< Back to Insights

How to Stop Multitasking

We are all multitaskers. We talk while we drive, we answer text messages and emails during meetings, we return phone calls while surfing the Internet, we cook dinner while talking on the phone, etc. We are always doing more than one thing at a time. And if we are doing just one thing, like driving, we feel like we should be doing more!

Most of us are overscheduled, with too many things to do and not enough time to do it. So we multitask, thinking this helps us be more efficient and productive.

But the truth is it doesn’t. Studies point to the same conclusions: Multitasking actually makes us less productive, less efficient, and more prone to mistakes. Performance actually decreases when a person does too many tasks.

Researchers with the American Psychological Association found that trying to do two tasks simultaneously—for example, listening to a presentation while answering emails—resulted in decreased productivity in both tasks.

Researchers also found that switching back-and-forth between too many tasks hurt productivity. They found that a worker who is asked to switch between researching and writing reports, answering phones, and interacting with co-workers lost 20 to 40 percent in efficiency. This is called task switching, and it hurts productivity because it takes longer to get back to the original work.

The very best way to get something done? Focus on a single thing. Multitasking is simply not an effective way to work.

So, how do we stop it?

Well, it’s tough, because multitasking is now a firmly engrained habit. But, as with all habits, this one may be broken with some simple strategies and discipline. Here are some tips to help you learn to do one thing at a time:

  1. Try task scheduling. Make a schedule of when you will do certain tasks, like check your email, return phone calls, check your LinkedIn or Facebook pages, etc. And then stick to it. Get in the habit of scheduing these things. If you are checking them every five minutes you’ll lose focus.
  1. Minimize distractions. You’ve trained yourself to respond every time you hear a ding or a ping or see that little red number pop up in your mailbox, so turn those features off.
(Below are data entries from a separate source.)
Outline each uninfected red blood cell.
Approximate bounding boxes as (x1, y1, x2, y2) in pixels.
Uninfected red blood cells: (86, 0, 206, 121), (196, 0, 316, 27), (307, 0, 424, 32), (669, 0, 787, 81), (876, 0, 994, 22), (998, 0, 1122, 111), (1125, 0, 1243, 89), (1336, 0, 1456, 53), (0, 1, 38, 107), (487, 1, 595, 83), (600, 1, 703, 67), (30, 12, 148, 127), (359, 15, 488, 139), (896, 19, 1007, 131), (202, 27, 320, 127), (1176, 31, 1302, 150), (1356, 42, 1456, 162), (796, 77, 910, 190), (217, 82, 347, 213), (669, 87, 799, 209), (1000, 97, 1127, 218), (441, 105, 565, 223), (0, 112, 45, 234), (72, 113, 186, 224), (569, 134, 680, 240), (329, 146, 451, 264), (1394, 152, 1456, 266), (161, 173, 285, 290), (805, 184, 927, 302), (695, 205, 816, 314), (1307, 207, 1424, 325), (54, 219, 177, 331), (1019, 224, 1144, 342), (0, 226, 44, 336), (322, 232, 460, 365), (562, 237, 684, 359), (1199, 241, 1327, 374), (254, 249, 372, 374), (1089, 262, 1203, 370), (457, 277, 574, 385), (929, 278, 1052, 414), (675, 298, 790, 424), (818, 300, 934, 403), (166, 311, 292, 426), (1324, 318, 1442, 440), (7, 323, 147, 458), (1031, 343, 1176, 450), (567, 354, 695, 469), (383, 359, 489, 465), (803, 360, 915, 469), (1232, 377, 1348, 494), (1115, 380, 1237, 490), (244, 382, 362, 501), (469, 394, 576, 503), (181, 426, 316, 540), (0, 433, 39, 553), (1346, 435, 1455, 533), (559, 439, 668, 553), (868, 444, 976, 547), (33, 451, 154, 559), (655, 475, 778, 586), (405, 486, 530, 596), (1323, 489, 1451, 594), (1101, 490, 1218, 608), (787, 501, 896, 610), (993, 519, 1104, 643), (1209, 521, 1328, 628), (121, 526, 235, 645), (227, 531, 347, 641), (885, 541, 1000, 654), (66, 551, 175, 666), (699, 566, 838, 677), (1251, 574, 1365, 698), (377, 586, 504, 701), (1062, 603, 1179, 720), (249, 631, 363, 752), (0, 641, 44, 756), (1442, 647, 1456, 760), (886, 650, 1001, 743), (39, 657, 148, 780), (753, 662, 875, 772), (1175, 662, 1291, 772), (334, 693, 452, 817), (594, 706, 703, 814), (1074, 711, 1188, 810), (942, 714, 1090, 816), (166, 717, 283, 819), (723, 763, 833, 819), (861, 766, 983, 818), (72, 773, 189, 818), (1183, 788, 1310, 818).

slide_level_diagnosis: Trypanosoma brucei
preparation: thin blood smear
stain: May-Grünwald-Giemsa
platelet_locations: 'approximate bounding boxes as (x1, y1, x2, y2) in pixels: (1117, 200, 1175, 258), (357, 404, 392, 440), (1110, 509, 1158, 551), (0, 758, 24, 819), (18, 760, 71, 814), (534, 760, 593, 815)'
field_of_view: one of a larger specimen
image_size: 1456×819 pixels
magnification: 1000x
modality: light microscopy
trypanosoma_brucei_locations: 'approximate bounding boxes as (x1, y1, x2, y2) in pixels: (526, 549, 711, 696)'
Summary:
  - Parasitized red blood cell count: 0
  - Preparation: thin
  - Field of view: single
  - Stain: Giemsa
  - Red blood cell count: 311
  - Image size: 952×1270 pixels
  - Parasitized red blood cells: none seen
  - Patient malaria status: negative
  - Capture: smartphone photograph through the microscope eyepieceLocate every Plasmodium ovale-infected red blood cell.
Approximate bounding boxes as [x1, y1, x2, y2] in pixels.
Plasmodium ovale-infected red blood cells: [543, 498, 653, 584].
Silence your phone if you can.

If you can’t silence your phone or text alerts at work, at the very least learn to prioritize them. Unless you absolutely need to take that call, let it roll to voicemail. Don’t let distractions distract you!

  1. Learn to say no. One of the reasons people multitask is they are overwhelmed. We are often our own worst enemies here—we take on too many commitments. Learn to say no or “let me think about it” before you take on a commitment. Do you really want to do whatever is being asked of you? Is it going to make you happy or help your career? Think it through before saying yes.
  1. Lighten the load at work. If you are overscheduled and overwhelmed at work, talk to your boss. Explain that you simply can’t get everything done, or can’t adapt to changes or problem solving because you are bogged down. You don’t necessarily have to say no, but you do have to look at what is already on your plate and be realistic about the quality and quantity of work you can do.
  1. Prioritize. Get out your calender, your to-do list, or whatever way you document your workload. Look it over. Now, prioritize it. Identify the things that absolutely positively must get done v. those that are less important.
  1. Be present. A great way to stop multitasking is to be mindful of exactly what you are doing when you are doing it. It’s called mindfulness, and it’s a form of meditation. When you are writing an email, focus on that email and just on that eamil. When you are speaking to a colleague, focus on that colleague. When you are in a meeting, focus on the speaker. You have to (re)train your brain to get used to doing one thing at a time. Be mindful, pay attention, and stay focused.

Multitasking and overscheduling are really just bad habits that can be broken with a little understanding and a little discipline. Understand that shifting or splitting your mental attention actually costs you efficiency. By doing less, saying no, and being mindful of the task at hand, you will actually be doing more and better work. Good luck!